• [Records for this exercise]:

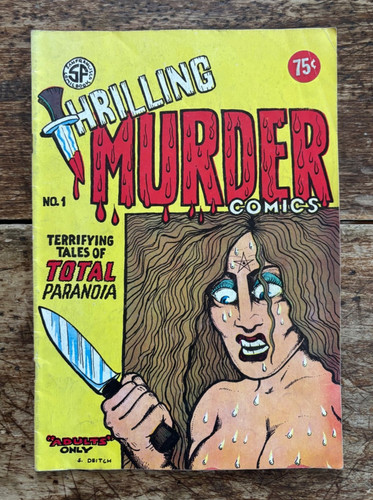 Thrilling murder comics san - comics,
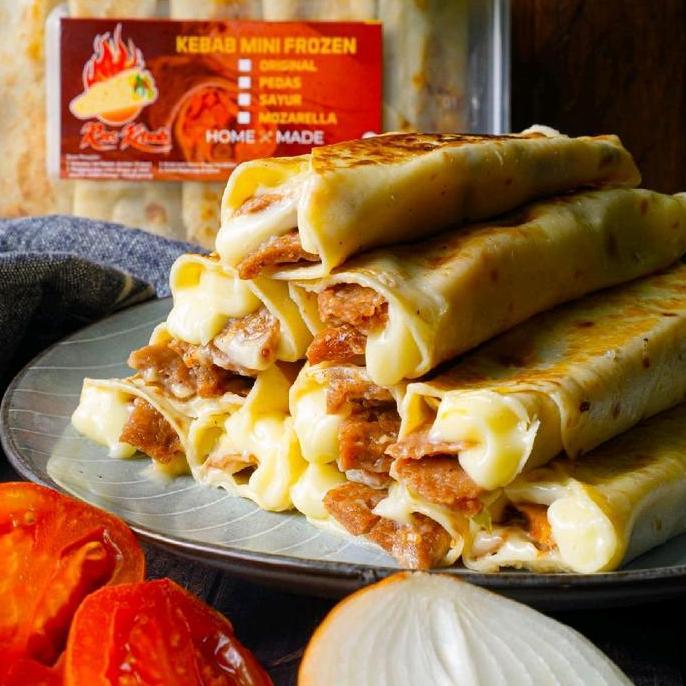 Fooding- Ras Kebab Mini Frozen / Kebab Mini / Kebab Frozen / Frozen Food / Makanan Instan / Cemilan 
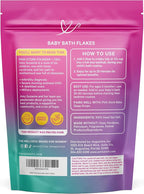 Pink Stork Baby Bath Flakes – Pure Magnesium Chloride Bath Soak for Infants + Toddlers – Fragrance-Free, Non-GMO, No Melatonin – Supports Bedtime Routine, Skin Comfort + Wellness – 16 oz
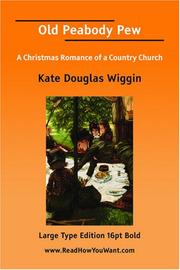 Cover of: Old Peabody Pew A Christmas Romance of a Country Church (Large Print)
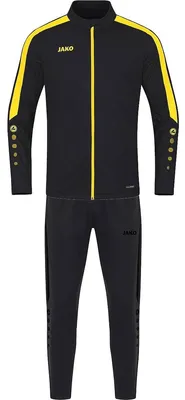 Zdjęcie produktu dla Jako dres poliestrowy power - czarny/cytrynowy, rozmiar:164
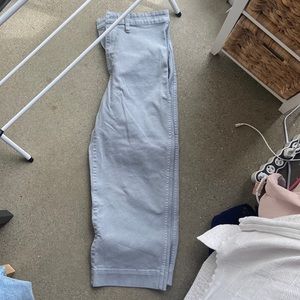 Madewell Slim Emmet Wide Leg Crop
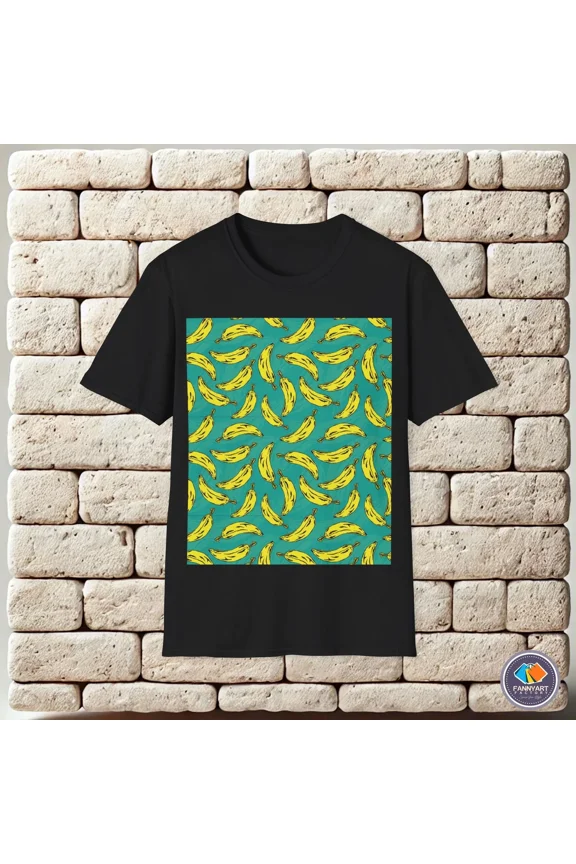 Banana Pattern Andy Warhol Pop-art Style Unisex T-Shirt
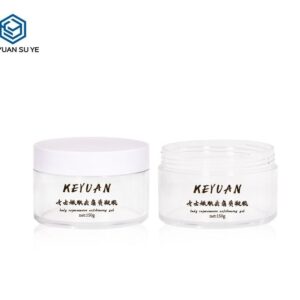 KY071PJ - Hu Kem Nhua PET Trong Suot Nap Van Trang 100g/120g/150g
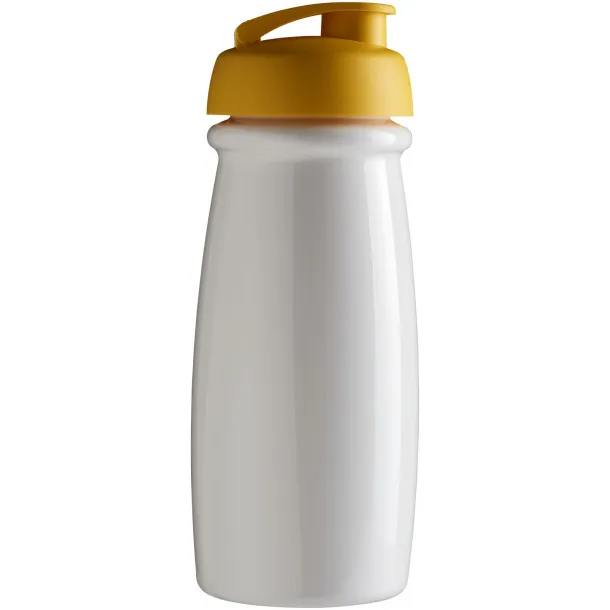 H2O Pulse® 600 ml flip lid sport bottle - Unbranded White Yellow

• [Task to complete]: The output must start at the line holding "KY071PJ - Hu", end at the last line of the listing above, and show each line exactly; please omit all pictures.

• [Expected output]:
 KY071PJ - Hu Kem Nhua PET Trong Suot Nap Van Trang 100g/120g/150g
 H2O Pulse® 600 ml flip lid sport bottle - Unbranded White Yellow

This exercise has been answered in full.